As well, I like how Cellpose can use GPU to run over CPU, which is way faster and more convenient when prototyping. This enables me to simultaneously use my CPU power for other tasks while I have Cellpose running through my GPU. You will need to properly install PyTorch for this to work or it will run off of your CPU.
I really liked using Cellpose 2.0, mainly because there were fewer parameters for me to worry about, and it was very fast to prototype. I do wish that you could get outputs right from the GUI, but that is not necessary. For multiple projects within the lab, we use Cellpose 2.0 through Python to return center x and y coordinates for each cell in an image to use in analysis downstream. Unlike with CellProfiler, we do not use the GUI for running image analysis pipelines, but do use it for prototyping.
In all, I think that Cellpose is a great method for segmentation and has a lot of potential for use with diverse datasets with the ability to create your own models.
Cellpose Plugin for CellProfiler
Now, it’s the moment we have all been waiting for. Let’s talk about the Cellpose plugin for CellProfiler!
I had a lot of struggles with trying to get this to work on both my Linux computer and Macbook. I struggled to download CellProfiler from source, following many of the tutorials from the CellProfiler wiki on Github.
After all of my struggles, I was able to install CellProfiler from source and install this plugin on my Linux computer (unfortunately, my Macbook to this day still refuses to just download CellProfiler from source).
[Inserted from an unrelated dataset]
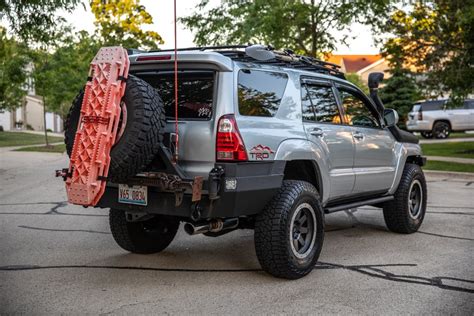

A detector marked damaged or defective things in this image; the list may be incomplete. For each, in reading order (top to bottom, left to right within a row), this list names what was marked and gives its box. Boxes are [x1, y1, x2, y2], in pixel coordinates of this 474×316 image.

crack in pavement [1, 262, 472, 294]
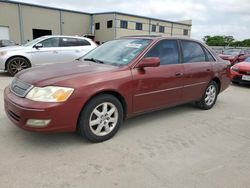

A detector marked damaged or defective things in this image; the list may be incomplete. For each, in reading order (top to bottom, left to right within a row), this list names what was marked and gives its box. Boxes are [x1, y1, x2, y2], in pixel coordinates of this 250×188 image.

cracked asphalt [0, 71, 250, 187]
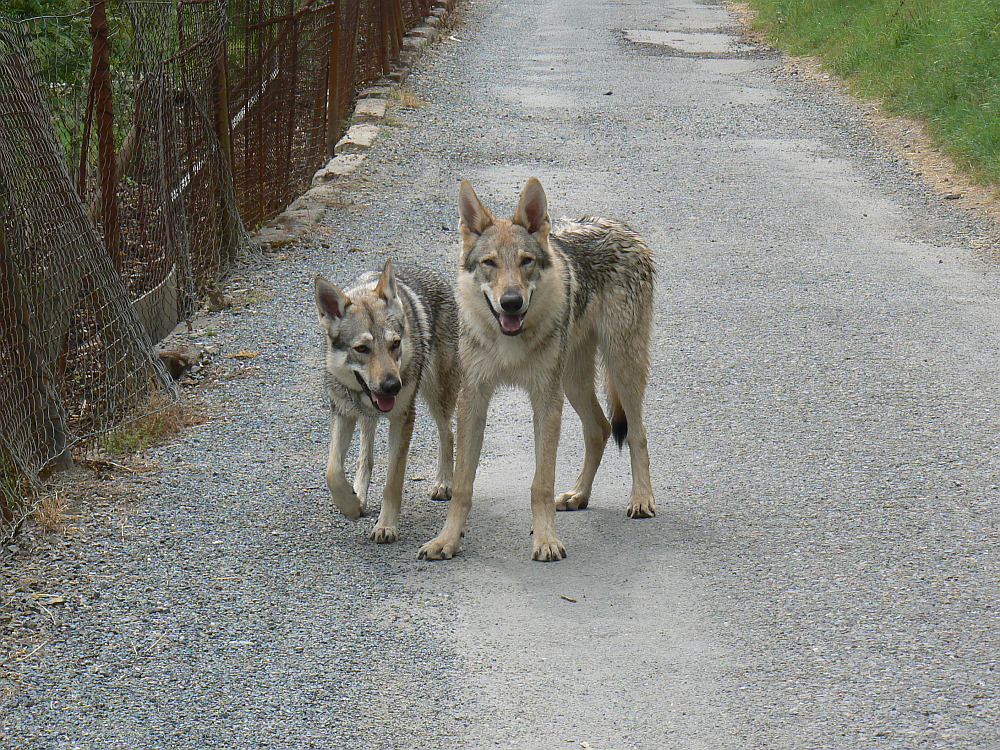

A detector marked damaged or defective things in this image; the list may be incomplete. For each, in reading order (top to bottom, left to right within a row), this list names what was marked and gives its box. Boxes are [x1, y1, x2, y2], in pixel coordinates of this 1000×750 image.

After installation, it only took one additional simple answer. With the help of the amazing Beth Cimini, (she linked me to a part of the wiki that discussed setting CellProfiler plugin paths), I was able to use the plugin.
However, using the plugin came with an interesting challenge.
The challenge that I ran across was that my version of the
runcellpose.py file was not displaying all the parameters that I saw on the version in the CellProfiler-plugins repository.
For the longest time, I believed that the file I downloaded onto my computer was the most up-to-date.
When I finally thought, “huh, maybe I should check my file and see what it looks like”, I came to the realization that the code in my file did not match what was on the latest Github version.
Now, how could that be?!
I have had that file downloaded since I first viewed the article about the plugin.
Well, if you go the article announcing the plugin, the link to the
runcellpose.py file they provide is to the original one from 2021.
I had assumed that this link was to whatever file was up to date, but that was incorrect.
Once I downloaded the most recent version of the plugin and put it in the plugins folder, the module for the plugin in CellProfiler had every parameter and model that I would have in Cellpose 2.0 (Figure 5).
Figure 5. Cellpose 2.0 parameters available in the CellProfiler Cellpose plugin. This figure demonstrates that the most up-to-date plugin file does work in CellProfiler and provides parameters (YAY!).
Since I had so many issues with the install, and when you look up “Cellpose plugin for CellProfiler” on Google, it pulls up the forum post that does not give complete instructions, I have gone ahead and created a version-controlled document for how to install this plugin.
Now, let’s talk about some positives!
The one thing I really liked about this plugin is that it has a parameter called
Supply nuclei image as well?.
As I stated in the Cellpose portion of this blog, you can only load one image at a time in the Cellpose GUI, so there is no way for it to be able to reference the nuclei channel.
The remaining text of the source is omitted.